Une région concentrée sur quelques grandes compétences, ce n’est pas la même chose qu’une région dispersée dans une multitude compétences. Que vont-elles faire ? Certains évoquent les collèges, d’autres les routes départementales… Et puis quelle place pour les conseils départementaux ? Bref, monsieur le secrétaire d’État, il m’aurait semblé plus logique de définir d’abord leurs compétences avant d’entamer le débat sur leur délimitation.
Mais vous nous conviez à un tel débat, et j’y participe animé de deux convictions très fortes. La première, c’est que les futures régions doivent exercer la plénitude des compétences économiques, c’est-à-dire, tout d’abord, pouvoir définir la stratégie de développement économique des territoires. Autant je suis persuadé qu’il n’y a en France aucun territoire perdu, autant je pense que tout territoire doit travailler sur la stratégie de développement économique pour que celui-ci se réalise. Exercer la compétence économique, c’est aussi pouvoir soutenir les filières présentes sur le territoire et, à mes yeux, cette compétence doit être exercée par un tandem composé des intercommunalités et du conseil régional. Hélas ! je constate que très souvent, les intercommunalités n’exercent pas toutes leurs compétences économiques alors que l’intérêt général du pays et la volonté du législateur, c’est qu’elles le fassent. Trop d’entre elles se sont dispersées dans des actions multiples, fiscalement coûteuses, et n’assurent pas ce travail. Pour les régions, exercer la plénitude des compétences économiques, c’est évidemment se concentrer aussi sur le développement de l’enseignement supérieur et de la recherche. Dans tous les pays voisins, les régions qui fonctionnent bien montrent que le développement économique et l’innovation se créent à partir de liaisons entre laboratoires de recherche et entreprises. Et puis il ne faut bien sûr pas oublier la formation professionnelle : je tiens à redire en cet instant combien je suis attaché au développement de l’alternance et de l’apprentissage, et nous avons en France beaucoup de retard en la matière. Voilà ma première conviction : il nous faudra des régions puissantes exerçant une compétence économique forte.

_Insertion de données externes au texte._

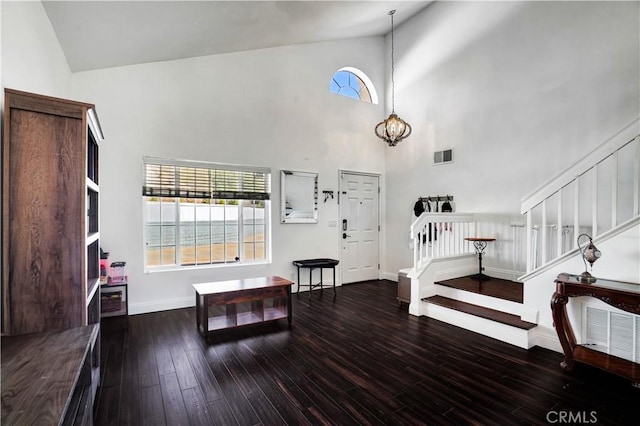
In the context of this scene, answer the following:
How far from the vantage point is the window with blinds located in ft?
14.5

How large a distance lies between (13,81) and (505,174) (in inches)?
213

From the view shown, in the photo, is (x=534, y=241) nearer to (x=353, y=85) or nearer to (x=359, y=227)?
(x=359, y=227)

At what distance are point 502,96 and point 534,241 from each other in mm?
2360

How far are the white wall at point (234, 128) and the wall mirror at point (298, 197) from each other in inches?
4.3

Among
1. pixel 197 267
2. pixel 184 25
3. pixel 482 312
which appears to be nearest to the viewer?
pixel 184 25

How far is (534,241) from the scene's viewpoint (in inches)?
140

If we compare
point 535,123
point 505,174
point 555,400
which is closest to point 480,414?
point 555,400

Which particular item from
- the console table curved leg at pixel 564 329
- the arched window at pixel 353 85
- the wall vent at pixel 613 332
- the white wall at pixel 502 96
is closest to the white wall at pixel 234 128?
the arched window at pixel 353 85

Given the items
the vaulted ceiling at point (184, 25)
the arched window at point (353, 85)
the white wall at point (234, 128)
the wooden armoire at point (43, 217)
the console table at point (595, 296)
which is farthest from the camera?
the arched window at point (353, 85)

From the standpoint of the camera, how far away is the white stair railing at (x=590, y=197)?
278 cm

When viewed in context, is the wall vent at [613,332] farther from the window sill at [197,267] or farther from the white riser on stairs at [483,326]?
the window sill at [197,267]

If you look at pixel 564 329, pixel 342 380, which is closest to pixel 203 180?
pixel 342 380

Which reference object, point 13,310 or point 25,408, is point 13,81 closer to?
point 13,310

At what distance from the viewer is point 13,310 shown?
1.70m
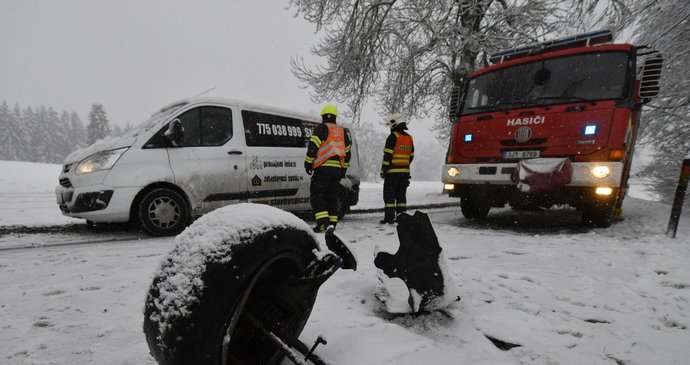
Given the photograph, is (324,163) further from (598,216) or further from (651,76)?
(651,76)

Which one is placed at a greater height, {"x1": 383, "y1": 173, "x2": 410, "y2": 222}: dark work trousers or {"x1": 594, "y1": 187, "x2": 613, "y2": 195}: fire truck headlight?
{"x1": 594, "y1": 187, "x2": 613, "y2": 195}: fire truck headlight

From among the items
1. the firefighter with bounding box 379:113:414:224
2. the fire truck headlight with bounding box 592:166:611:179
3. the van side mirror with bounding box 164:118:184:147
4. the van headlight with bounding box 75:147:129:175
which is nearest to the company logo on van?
the fire truck headlight with bounding box 592:166:611:179

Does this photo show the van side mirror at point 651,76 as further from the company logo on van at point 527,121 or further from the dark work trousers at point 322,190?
the dark work trousers at point 322,190

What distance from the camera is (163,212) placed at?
15.0 feet

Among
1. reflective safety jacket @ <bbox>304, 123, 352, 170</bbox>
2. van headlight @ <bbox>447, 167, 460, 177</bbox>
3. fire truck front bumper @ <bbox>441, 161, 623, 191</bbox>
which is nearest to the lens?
fire truck front bumper @ <bbox>441, 161, 623, 191</bbox>

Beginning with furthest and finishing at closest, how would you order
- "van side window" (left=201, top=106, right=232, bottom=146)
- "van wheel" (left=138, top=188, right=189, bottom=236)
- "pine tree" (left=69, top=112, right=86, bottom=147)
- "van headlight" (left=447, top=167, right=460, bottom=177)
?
"pine tree" (left=69, top=112, right=86, bottom=147), "van headlight" (left=447, top=167, right=460, bottom=177), "van side window" (left=201, top=106, right=232, bottom=146), "van wheel" (left=138, top=188, right=189, bottom=236)

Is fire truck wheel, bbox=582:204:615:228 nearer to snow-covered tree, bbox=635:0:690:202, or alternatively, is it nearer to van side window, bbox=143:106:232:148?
van side window, bbox=143:106:232:148

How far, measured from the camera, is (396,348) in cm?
170

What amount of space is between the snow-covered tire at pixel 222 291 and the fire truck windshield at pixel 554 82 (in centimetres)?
461

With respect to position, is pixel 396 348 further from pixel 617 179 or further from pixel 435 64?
pixel 435 64

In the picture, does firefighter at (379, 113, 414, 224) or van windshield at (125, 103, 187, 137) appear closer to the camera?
van windshield at (125, 103, 187, 137)

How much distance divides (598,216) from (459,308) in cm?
367

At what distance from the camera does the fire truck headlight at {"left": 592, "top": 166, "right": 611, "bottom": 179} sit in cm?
419

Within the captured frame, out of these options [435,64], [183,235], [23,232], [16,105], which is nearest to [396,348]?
[183,235]
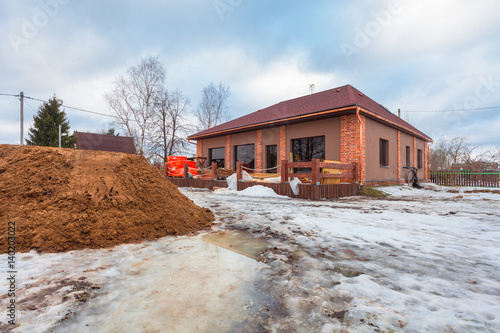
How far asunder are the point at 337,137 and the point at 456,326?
9816mm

Seconde conviction : il faut une clarification des compétences. Certes, on peut tous se réjouir des multiples initiatives des collectivités locales depuis plus de trente ans. Mais l’honnêteté nous oblige à reconnaître que cette augmentation de leurs activités a entraîné une augmentation de la fiscalité. En langage consumériste, on dirait que le rapport qualité-prix des actions de la décentralisation n’est pas bon : il y a trop de doublons, trop de collectivités qui se marchent sur les pieds. Et puis monsieur le secrétaire d’État, il ne peut y avoir une action locale forte que s’il y a un contrôle démocratique. Lorsque dans une commune, une école maternelle ou primaire n’est pas en état, les parents d’élèves, par ailleurs électeurs, savent qui en est responsable et, le cas échéant, modifient leur vote. Mais lorsqu’une zone économique ne se remplit pas, qui en est responsable ? Est-ce le conseil général, l’intercommunalité, le chambre de commerce ou le conseil régional ? Nous ne pouvons pas, à la fois pour la modération fiscale qu’appellent de leurs voeux les contribuables, pour l’efficacité économique et pour le contrôle démocratique, conserver un tel flou.

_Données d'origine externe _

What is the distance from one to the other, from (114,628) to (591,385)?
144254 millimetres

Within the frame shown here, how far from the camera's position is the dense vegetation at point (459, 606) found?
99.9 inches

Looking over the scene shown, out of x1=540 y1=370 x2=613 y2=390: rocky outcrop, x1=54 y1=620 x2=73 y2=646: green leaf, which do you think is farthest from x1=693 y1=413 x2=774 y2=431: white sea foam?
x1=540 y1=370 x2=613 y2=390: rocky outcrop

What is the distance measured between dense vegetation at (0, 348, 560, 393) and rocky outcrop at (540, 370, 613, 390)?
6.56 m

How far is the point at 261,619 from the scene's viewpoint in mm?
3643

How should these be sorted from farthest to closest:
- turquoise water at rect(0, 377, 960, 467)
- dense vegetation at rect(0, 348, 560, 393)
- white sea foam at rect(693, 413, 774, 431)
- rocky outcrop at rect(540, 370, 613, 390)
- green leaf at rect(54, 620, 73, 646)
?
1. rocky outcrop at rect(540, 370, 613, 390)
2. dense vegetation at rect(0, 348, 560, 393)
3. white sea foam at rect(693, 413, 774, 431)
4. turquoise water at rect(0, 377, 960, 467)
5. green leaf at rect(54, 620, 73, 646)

Ces questions ne sont pas réglées à ce jour, et vous nous proposez un débat sur la délimitation des régions. Je vous ai écouté ainsi que le Premier ministre dire que le Gouvernement faisait sienne une carte de treize régions qui, dans l’est de la France, prévoit une région Alsace-Lorraine-Champagne-Ardenne ; j’ai voté, la semaine dernière, pour cette proposition en commission des lois et je le referai, monsieur le secrétaire d’État, au cours de cette lecture.